Bill Lewis Brings Taste of Hill Country to Okemah
Kicking off the 21st annual Woody Guthrie Folk Festival, [Sidenote: This post marks the kickoff of a series we’ll be publishing over the next few weeks showcasing a selection of artists from this year’s Woody Guthrie Folk Festival. We hope to post at least one or two articles and galleries in this vein per week until we get through every performer we photographed at this year’s festival. If you want to keep up on this series, please consider signing up for our mailing list.] Bill Lewis brought his solo troubador act to the basement of the Brick Street Café on 12 July at 11:00 A.M., two days before Woody’s birthday.
Lewis learned classical piano in and around church in his hometown of Decatur. Finding the small town life too constraining, he moved away seeking culture and art and other real things.
[Sidenote: “The Real Bill Lewis,” Luckenbach Moon, November 2008.] He’s currently based in San Antonio, Texas, touring the Texas Hill Country. On Sundays you can find him at Hondo’s in Fredericksburg playing piano with The Any Given Sunday Band.

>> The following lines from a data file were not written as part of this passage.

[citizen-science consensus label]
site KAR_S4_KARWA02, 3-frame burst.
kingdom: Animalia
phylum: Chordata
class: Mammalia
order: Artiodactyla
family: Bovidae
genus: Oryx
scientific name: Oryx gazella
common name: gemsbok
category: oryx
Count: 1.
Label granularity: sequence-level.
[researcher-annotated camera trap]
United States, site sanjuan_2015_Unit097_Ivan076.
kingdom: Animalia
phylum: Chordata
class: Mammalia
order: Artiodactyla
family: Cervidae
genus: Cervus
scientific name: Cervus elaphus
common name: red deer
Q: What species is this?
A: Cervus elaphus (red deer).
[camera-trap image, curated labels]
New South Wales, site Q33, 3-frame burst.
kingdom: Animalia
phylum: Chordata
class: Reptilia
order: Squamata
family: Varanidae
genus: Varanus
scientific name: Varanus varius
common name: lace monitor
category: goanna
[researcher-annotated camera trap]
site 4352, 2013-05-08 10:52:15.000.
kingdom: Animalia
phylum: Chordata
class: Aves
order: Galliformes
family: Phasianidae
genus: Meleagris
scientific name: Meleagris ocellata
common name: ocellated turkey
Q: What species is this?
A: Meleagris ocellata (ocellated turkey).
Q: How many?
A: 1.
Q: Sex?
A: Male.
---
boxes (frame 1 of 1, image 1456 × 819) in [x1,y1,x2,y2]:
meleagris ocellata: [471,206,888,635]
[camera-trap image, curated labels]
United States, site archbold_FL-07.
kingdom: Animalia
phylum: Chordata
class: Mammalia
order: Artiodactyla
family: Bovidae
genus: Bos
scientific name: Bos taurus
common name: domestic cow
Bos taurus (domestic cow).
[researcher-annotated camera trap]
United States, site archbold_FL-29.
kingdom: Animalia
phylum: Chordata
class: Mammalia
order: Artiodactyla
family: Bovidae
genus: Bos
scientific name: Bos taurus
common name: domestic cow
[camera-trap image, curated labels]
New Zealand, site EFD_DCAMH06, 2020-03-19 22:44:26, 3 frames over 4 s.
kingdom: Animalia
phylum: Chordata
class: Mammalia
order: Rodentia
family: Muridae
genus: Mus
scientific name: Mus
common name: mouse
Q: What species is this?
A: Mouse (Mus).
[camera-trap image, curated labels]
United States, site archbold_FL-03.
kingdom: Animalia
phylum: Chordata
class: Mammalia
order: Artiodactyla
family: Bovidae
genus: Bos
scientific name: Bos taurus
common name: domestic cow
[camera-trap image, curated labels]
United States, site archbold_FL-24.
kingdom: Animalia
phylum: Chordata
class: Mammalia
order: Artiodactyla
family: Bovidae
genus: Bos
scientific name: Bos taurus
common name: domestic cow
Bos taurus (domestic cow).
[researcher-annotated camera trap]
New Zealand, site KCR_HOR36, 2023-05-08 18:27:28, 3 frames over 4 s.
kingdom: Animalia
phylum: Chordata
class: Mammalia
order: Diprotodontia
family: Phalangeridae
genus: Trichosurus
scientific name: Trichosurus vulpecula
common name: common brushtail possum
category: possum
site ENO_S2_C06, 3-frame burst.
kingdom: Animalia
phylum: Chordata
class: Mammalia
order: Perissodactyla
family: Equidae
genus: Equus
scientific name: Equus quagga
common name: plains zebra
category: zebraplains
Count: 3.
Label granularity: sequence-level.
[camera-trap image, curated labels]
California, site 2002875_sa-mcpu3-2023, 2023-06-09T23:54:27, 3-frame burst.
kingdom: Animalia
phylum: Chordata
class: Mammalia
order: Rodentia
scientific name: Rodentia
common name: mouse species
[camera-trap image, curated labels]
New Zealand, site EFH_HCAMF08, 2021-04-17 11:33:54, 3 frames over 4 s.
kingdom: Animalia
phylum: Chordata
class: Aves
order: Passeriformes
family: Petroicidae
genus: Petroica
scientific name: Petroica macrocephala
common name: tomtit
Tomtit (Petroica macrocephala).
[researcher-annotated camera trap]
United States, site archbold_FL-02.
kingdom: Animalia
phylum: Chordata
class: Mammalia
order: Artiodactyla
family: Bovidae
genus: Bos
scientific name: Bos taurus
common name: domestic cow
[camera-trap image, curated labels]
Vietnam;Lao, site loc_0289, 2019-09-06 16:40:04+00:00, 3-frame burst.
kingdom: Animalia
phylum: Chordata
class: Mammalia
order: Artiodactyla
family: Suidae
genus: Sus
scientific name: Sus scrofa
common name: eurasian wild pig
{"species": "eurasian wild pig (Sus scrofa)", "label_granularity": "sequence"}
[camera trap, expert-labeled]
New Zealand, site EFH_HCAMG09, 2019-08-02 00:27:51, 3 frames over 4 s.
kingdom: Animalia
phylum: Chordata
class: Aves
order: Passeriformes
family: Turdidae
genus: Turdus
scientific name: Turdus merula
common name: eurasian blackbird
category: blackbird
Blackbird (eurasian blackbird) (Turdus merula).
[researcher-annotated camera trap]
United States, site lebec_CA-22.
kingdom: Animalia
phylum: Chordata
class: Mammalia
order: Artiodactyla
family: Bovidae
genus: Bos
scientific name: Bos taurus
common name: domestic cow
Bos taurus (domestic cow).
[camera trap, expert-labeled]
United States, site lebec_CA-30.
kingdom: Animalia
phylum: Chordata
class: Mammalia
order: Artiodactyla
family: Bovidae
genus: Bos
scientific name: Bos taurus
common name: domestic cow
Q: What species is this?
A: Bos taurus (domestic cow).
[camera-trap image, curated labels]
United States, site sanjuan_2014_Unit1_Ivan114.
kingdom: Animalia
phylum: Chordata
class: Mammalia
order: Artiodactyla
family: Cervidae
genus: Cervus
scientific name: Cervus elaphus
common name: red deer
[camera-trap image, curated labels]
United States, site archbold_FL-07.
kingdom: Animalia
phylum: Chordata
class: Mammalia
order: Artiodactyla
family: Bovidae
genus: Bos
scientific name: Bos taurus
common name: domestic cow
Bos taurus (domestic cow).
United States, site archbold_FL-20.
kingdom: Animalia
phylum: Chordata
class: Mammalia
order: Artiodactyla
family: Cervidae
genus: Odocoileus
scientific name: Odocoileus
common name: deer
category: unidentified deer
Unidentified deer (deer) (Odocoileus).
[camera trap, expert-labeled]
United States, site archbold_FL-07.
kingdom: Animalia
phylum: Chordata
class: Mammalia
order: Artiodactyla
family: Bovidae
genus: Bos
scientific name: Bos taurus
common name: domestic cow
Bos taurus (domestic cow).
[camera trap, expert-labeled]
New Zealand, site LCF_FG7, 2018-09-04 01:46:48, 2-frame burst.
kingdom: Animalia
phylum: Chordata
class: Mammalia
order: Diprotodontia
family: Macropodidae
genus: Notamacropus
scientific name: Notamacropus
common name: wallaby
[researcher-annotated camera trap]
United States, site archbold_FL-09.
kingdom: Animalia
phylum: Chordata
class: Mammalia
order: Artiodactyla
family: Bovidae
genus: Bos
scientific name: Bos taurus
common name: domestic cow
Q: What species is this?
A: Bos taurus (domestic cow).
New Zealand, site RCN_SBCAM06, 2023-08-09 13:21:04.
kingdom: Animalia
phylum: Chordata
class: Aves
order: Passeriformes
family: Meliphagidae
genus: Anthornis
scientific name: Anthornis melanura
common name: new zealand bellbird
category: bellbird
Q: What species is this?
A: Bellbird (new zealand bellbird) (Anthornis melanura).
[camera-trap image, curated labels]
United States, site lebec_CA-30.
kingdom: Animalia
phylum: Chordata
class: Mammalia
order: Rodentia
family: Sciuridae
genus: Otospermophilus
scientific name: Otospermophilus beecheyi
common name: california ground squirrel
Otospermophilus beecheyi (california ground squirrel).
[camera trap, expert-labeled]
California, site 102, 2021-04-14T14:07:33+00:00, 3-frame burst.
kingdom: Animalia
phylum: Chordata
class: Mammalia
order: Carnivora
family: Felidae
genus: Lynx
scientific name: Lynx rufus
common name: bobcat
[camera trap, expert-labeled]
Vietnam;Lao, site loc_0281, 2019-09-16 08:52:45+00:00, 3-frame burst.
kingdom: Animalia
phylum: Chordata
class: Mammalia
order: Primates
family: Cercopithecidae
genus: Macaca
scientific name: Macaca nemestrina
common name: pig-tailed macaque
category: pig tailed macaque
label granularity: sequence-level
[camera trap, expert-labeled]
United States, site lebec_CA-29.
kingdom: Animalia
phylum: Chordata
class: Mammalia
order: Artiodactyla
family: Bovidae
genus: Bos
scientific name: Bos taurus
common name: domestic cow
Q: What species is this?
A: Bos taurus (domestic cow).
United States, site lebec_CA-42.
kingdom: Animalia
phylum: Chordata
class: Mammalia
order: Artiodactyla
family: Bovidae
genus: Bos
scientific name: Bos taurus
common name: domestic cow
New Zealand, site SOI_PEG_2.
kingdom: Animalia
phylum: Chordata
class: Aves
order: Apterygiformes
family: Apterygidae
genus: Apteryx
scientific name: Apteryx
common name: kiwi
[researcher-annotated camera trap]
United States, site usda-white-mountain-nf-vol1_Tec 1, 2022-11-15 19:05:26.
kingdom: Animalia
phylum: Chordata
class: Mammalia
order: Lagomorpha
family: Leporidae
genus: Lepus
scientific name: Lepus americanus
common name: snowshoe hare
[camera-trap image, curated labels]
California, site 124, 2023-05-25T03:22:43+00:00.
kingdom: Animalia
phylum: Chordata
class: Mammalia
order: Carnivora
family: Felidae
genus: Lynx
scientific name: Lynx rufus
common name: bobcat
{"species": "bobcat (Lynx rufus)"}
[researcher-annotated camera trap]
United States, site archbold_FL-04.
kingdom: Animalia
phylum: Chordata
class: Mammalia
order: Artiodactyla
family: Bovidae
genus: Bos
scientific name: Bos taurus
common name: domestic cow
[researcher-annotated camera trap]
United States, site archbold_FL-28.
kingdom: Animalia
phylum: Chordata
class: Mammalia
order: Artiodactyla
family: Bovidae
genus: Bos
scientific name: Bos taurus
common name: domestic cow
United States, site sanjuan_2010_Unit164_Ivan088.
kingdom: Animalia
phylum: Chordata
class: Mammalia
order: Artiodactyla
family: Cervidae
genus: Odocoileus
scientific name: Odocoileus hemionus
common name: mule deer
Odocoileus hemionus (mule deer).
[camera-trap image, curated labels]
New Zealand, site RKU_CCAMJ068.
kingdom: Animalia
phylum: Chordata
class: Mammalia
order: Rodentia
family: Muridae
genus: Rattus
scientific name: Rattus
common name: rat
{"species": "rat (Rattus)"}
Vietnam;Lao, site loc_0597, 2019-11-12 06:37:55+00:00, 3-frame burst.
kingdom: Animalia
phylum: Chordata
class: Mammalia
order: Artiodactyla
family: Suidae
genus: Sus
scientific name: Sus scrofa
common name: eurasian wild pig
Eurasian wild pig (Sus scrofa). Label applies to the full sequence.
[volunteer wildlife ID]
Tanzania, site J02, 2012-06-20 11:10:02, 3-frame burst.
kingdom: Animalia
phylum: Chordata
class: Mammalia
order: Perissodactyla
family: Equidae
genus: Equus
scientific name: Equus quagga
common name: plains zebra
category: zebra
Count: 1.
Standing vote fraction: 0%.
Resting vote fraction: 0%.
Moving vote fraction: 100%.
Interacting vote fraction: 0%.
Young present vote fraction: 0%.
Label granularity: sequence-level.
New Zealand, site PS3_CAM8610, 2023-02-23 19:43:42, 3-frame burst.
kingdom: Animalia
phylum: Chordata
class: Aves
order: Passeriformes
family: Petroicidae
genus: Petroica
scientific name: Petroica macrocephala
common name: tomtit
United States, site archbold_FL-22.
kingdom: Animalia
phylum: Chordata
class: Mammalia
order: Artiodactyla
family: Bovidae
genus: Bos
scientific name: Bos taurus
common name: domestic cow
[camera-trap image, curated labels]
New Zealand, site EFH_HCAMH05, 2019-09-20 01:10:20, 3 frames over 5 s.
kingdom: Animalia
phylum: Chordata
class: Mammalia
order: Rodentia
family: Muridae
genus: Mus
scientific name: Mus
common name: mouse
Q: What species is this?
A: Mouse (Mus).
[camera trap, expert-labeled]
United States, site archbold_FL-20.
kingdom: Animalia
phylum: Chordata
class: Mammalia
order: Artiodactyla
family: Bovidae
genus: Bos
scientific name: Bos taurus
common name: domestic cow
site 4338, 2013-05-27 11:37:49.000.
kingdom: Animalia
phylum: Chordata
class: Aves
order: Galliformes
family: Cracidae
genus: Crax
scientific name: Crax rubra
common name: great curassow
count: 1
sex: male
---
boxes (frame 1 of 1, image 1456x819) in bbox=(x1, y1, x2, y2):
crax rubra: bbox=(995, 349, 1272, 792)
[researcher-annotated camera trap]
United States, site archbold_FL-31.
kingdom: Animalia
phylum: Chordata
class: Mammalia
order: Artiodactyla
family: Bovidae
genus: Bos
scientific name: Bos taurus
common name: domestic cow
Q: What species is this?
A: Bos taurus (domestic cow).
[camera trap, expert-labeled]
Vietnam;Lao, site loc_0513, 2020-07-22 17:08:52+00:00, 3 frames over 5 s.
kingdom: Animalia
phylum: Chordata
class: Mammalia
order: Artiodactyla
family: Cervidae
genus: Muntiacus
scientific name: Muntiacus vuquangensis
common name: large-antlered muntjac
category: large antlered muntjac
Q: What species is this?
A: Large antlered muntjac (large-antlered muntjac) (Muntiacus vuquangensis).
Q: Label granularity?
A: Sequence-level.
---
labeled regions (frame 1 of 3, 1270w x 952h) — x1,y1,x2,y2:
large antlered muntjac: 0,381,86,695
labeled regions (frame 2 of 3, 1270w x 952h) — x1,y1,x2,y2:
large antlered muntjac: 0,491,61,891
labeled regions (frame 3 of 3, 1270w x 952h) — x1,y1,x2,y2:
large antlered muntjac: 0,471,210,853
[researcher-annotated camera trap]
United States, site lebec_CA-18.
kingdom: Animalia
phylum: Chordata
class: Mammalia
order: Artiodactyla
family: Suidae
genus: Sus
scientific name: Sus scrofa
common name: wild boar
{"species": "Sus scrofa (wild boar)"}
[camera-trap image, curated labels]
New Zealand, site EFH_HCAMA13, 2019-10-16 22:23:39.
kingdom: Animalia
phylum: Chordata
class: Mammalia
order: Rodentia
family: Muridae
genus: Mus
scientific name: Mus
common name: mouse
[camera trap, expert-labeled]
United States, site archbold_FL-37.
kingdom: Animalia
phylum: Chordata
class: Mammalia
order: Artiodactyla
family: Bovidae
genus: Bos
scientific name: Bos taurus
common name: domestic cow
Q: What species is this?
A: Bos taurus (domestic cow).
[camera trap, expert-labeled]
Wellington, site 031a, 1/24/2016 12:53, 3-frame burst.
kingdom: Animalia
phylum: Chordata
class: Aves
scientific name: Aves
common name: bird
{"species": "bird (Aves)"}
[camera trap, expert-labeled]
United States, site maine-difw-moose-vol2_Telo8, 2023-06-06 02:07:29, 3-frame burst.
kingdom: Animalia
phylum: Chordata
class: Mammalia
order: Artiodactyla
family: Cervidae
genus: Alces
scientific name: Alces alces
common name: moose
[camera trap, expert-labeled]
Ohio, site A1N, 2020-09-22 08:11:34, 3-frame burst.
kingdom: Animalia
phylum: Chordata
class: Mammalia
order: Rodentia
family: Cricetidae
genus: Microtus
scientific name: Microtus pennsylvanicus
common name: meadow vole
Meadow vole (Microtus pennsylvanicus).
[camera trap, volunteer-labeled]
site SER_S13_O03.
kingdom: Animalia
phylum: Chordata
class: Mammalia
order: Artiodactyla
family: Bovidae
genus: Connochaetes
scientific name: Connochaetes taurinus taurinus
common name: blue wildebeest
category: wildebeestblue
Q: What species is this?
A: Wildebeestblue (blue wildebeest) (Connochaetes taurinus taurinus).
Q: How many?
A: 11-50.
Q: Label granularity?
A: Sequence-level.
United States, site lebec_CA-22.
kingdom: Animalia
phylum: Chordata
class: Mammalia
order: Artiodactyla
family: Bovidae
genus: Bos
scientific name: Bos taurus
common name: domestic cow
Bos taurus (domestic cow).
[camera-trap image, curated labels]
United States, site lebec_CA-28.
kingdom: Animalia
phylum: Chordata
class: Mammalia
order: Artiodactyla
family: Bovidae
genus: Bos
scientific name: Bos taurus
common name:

Lewis is a regular at Oklahoma City’s Blue Door and is the co-writer of a folk opera about addictions ranging from fast food to opioids, Jack and Jill, with his collaborator, the late Michael Hilton. The pair also wrote a musical, Code of the West, depicting the rise, fall, and redemption of a cowboy. Featuring larger-than-life, semi-mythical characters with names like The Sky Boss,
The King of the Cowboys,
and The Queen of the West,
the musical draws inspiration from the Legend of King Arthur. At one time, some Broadway producers expressed an interest in staging it. Lewis holds out hope that it may one day see the Great White Way.